MACHINE LEARNING’S IMPACT ON PUBLIC ACCOUNTING
- Reduced audit staff
- Machine learning expertise
- Internal control emphasis
- Improved fraud detection
- Reduced time reviewing material
- Machine learning expertise
- New tax planning opportunities
- Improved value-added services
- Reduced time processing information
- Machine learning expertise
- Improved accuracy and reduced costs
- Emphasis on value-added service
INDUSTRIES AFFECTED BY MACHINE LEARNING
- Consumer Goods and Services
- Healthcare and Life Sciences
- Hospitality and Travel
- Media and Entertainment
The impact of machine learning will most likely be less pervasive in tax preparation services, due to the need for specialized advice and technical research in the context of complex corporate and individual planning issues. Global companies face large and increasingly complicated tax compliance requirements; allocating revenue and expenses to various taxing jurisdictions requires significant data processing and analysis. Machine learning can help tax professionals keep up with relevant tax law changes. Creating algorithms to extract relevant planning information from vast amounts of data is ideal for machine learning. It is hard to accomplish effective tax planning without the relevant and important facts; machine learning can make the fact gathering and analysis function much more efficient and effective. In addition, taxing authorities are exploring the use of machine learning to increase transparency and audit efficiency. The IRS has already begun to develop machine learning algorithms to identify patterns that are associated with tax evasion and fraud. Former IRS agent Michael Sullivan indicated that the public “should be aware that the IRS has begun using a new audit method, the ‘Machine Learning Tax Audit’ (“Beware of the New ‘Machine Learning’ IRS Tax Audit Advises Former IRS Manager,” PRWeb, 2019, https://bit.ly/2AQWeoO). As tax laws continue to grow more complex and the IRS’s processes for identifying a taxpayer for an audit become more sophisticated, machine learning may allow tax accountants to better predict deductions that will be disputed by the IRS and identify the regulations that allow for those deductions.

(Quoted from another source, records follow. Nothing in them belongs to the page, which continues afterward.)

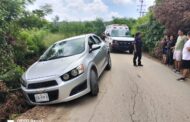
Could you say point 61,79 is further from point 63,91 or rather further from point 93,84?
point 93,84

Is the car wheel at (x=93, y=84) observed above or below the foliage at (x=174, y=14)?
below

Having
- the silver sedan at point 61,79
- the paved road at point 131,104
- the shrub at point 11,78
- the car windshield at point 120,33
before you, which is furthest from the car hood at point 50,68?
the car windshield at point 120,33

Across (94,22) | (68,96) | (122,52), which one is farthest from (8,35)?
(94,22)

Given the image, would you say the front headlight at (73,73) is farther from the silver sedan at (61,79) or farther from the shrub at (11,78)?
the shrub at (11,78)

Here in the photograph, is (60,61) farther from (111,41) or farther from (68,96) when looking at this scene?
(111,41)

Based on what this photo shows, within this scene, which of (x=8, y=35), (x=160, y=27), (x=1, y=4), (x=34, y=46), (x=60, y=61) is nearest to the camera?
(x=60, y=61)

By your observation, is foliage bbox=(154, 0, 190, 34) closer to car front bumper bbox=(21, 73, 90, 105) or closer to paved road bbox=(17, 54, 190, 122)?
paved road bbox=(17, 54, 190, 122)

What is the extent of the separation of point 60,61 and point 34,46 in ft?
23.9

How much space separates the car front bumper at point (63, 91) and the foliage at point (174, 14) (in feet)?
23.3

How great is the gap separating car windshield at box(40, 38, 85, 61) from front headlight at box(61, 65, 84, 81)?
46.6 inches

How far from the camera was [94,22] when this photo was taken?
4100 centimetres

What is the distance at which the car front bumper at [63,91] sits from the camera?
22.4 ft

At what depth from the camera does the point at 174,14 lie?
531 inches

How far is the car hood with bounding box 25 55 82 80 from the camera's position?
278 inches
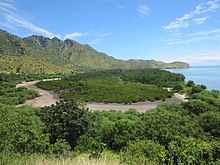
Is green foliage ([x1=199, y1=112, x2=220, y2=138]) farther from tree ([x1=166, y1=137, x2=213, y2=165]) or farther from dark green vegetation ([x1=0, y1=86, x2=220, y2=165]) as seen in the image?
tree ([x1=166, y1=137, x2=213, y2=165])

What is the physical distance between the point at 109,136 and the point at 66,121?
6.55 metres

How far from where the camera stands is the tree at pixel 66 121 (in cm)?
1866

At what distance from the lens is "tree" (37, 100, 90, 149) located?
1866 centimetres

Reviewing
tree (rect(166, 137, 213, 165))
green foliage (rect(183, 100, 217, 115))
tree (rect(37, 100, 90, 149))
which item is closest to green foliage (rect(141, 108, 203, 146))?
tree (rect(166, 137, 213, 165))

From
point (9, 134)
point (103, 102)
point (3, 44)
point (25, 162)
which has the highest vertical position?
point (3, 44)

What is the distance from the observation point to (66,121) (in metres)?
19.0

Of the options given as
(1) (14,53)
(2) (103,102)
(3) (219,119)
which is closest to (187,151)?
(3) (219,119)

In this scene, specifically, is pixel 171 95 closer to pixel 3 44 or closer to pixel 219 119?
pixel 219 119

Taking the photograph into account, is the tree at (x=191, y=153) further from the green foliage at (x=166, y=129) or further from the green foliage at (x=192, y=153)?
the green foliage at (x=166, y=129)

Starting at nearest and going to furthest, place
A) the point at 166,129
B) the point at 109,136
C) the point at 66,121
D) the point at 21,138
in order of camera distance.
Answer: the point at 21,138 < the point at 166,129 < the point at 66,121 < the point at 109,136

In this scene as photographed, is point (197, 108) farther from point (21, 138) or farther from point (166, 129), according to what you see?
point (21, 138)

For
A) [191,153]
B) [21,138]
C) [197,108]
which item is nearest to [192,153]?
[191,153]

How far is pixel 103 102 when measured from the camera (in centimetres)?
5741

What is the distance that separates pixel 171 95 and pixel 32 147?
5811cm
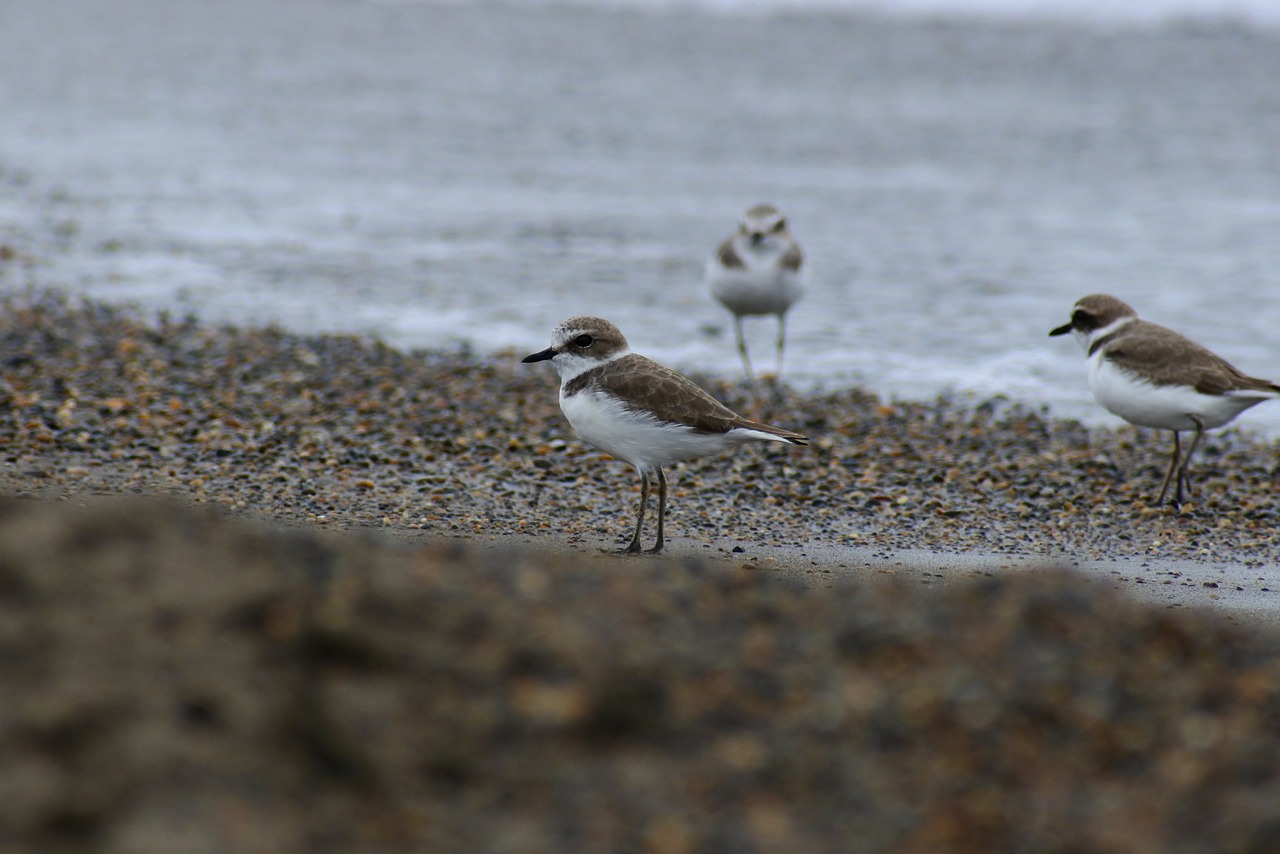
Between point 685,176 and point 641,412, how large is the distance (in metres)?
12.8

Auditing is an area that will significantly change in the future. Many have predicted that the automation of analyzing a company’s financial statements and source documents will result in smaller audit staffs. Auditing standards, however, require an auditor to understand the systems and processes related to the preparation of the financial statements—meaning that the technical expertise required of auditors to understand the machine learning algorithms used in a company’s financial systems will be very different from what it is today (Donny C. Shimamoto, “Why Accountants Must Embrace Machine Learning,” IFAC, 2018, https://bit.ly/2Ao7TeX). Auditors will need to understand the technologies involved and their interaction with internal controls to avoid material misstatements. Potential fraud in a company’s financial statements could become easier to identify by using a machine learning algorithm to identify transactions that have characteristics associated with fraudulent activities.

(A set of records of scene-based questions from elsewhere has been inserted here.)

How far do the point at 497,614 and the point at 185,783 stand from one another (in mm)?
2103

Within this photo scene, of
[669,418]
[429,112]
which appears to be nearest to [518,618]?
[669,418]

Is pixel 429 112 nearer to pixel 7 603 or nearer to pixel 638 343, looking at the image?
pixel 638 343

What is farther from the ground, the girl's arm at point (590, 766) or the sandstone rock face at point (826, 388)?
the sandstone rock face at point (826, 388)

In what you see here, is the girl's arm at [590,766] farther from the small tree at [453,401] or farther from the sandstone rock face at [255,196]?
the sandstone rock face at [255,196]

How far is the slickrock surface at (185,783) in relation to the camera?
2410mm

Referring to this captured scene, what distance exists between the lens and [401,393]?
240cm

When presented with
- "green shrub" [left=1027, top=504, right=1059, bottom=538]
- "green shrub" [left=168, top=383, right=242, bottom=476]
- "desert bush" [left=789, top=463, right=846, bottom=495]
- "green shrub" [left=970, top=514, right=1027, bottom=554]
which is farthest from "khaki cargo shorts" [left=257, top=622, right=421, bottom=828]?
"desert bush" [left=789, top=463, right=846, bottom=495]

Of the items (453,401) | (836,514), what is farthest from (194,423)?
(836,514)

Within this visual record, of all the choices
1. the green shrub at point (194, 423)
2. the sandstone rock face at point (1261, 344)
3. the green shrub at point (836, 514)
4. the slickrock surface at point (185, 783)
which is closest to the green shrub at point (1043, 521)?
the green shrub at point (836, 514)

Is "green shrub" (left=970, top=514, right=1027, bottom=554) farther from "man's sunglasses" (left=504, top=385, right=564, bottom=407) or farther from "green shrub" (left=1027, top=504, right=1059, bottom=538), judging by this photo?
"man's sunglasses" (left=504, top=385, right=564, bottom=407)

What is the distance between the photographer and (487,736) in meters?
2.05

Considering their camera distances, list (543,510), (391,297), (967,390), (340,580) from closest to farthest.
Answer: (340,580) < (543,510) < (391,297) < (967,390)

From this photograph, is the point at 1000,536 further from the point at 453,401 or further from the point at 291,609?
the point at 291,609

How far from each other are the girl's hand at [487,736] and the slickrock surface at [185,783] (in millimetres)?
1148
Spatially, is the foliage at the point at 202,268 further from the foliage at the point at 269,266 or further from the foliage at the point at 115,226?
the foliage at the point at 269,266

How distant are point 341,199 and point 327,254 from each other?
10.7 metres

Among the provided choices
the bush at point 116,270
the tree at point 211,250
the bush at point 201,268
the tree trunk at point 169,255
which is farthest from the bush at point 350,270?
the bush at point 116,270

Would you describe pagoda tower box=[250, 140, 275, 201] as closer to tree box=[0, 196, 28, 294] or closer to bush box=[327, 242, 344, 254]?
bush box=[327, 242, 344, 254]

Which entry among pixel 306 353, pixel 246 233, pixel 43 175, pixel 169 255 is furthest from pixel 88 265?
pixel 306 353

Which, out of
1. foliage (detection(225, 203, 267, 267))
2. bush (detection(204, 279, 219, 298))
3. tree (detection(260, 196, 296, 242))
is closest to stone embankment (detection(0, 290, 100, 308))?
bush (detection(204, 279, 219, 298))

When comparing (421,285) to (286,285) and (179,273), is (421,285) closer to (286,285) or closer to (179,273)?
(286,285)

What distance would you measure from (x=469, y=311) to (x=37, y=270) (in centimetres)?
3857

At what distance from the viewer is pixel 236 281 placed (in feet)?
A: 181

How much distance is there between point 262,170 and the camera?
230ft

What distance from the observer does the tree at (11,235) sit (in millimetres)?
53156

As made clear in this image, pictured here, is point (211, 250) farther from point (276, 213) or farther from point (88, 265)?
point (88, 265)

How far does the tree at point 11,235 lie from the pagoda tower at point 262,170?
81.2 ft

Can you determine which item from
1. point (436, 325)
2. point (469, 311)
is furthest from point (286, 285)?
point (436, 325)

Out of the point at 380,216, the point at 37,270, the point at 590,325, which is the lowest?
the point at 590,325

The evolution of machine learning is expected to have a dramatic impact on business. The public accounting profession will need to adapt—to understand the technology used by companies to better focus its efforts in auditing the financial statements, and be better positioned to provide the best tax and advisory services at a cost that creates value for their clients. As public accounting firms continue to harness the potential of machine learning, new and dynamic opportunities will be available for young professionals.